King Edward Medical University (KEMU) has forwarded a project proposal (PC-I) to the Punjab Health Department, aiming to introduce robotic surgery—a minimally invasive technique—at Mayo Hospital. This initiative seeks to establish Mayo Hospital as the first public sector teaching institute in the province to offer this cutting-edge treatment option, boasting a purported “100% success rate” for patients.

Previously, the Sindh Institute of Urology and Transplantation (SIUT) in Karachi utilized this technology, conducting over 1,500 urology-related robotic surgeries since 2012. An official familiar with the matter indicates that this endeavor aligns with recent reforms spearheaded by the Maryam Nawaz-led provincial government to modernize public sector medical institutions, akin to practices in neighboring countries like India.

Mayo Hospital has recruited two highly skilled robotic surgeons—Dr. Usman Ismail Butt and Dr. Umar Warraich—from the private sector, along with a robotic surgery technician, Abdul Rehman, for this project. A new BS-17 position was established to appoint Mr. Rehman via the Punjab Public Service Commission.

 

The transition to robotic surgery represents a significant advancement in medical practice, offering patients a minimally invasive alternative to conventional procedures. In recent years, private healthcare facilities in Lahore alone have conducted over 450 robotic surgeries, touting a 100% success rate.

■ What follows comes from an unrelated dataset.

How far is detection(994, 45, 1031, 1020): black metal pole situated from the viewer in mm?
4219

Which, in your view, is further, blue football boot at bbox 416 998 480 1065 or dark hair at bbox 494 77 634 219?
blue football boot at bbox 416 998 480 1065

This initiative aims to provide high-precision, cost-effective procedures within the public sector. The introduction of advanced robotic equipment, such as the CMR Surgical Robotic System, in the private health sector has expanded the scope of procedures that can be performed.

KEMU Vice Chancellor, Prof. Mahmood Ayyaz, and his team have played a pivotal role in advancing this project. Their expertise, honed in the private sector, has garnered widespread acclaim, attracting patients not only from Pakistan but also from Afghanistan and India.

The Mayo Hospital project is poised to offer robotic procedures across multiple specialties including general surgery, gynecology, and urology, distinguishing it from SIUT’s focus solely on urology. Surgeries involving gallbladder, appendix, intestines, uterus, ovaries, prostate, and kidneys are among those planned.

The anticipated scheme holds promise for producing a cadre of highly trained young surgeons, leveraging the diverse departments and qualified FCPS medics at the institute.

Robotic surgery presents a multitude of benefits for patients, including reduced pain and scarring, lower risk of complications, expedited recovery, unparalleled accuracy, minimal blood loss, and favorable surgical outcomes.